A cela, il est nécessaire d’intégrer aussi les ressources de l’herméneutique, de la pharmacopée, de la toponymie, l’ethnonymie, l’anthropobiologie, l’onomastique, de l’écologie, l’anthroponymie, autres disciplines à vocation euristique si peu usitées, qui ont pourtant toute l’importance dans toute démarche de défrichement et de refondation de l’identité commune. Poursuivant cette orientation, notre ambition est de susciter des débats, de bousculer les torpeurs et de nous affranchir de la gueule de bois, surtout en cette période de crise de la pensée et de la recherche dans un domaine laissé en friche après l’heureuse et abondante moisson de nos éminents devanciers.

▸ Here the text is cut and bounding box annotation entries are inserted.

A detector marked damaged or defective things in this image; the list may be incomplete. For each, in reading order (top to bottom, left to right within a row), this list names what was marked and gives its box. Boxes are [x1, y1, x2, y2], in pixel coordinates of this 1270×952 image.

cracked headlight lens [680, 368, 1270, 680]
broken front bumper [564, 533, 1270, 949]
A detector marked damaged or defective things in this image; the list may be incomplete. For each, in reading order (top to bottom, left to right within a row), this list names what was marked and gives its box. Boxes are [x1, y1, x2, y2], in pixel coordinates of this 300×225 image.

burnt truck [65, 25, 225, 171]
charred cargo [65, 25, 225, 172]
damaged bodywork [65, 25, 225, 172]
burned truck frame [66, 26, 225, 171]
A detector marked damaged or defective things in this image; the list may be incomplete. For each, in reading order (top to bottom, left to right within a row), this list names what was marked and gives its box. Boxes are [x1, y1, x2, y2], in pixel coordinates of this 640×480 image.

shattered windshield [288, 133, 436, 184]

Nous sommes heureux de reprendre le flambeau de ce combat, pour la valorisation des civilisations bantu. Le magazine MUNTU reste donc, pour l’ensemble des peuples bantu de par le monde, le lieu par excellence de mutualisation des savoirs, avoirs et pouvoirs bantu d’hier et d’aujourd’hui. Il restera à les mettre, le moment venu, au service d’un développement durable et intégral (économique, social et culturel) de notre communauté de destin.

En revenant au devant de la scène, MUNTU entend assumer en toute responsabilité, adossé à une fierté renouvelée, la charge de médiateur et de véhicule de la vision des pères fondateurs du CICIBA dans l’accomplissement de leur exaltante ambition : diffuser et promouvoir les travaux de recherche sur la culture africaine en général, conformément à la « Charte Culturelle de l’Afrique » ; faire du CICIBA le lieu désiré de notre être au monde et de notre être avec ceux qui partagent notre être. De là, le CICIBA a depuis inscrit ses priorités autour de trois axes majeurs : banque de données, recherche scientifique, production scientifique dans les différents domaines relevant de ses missions.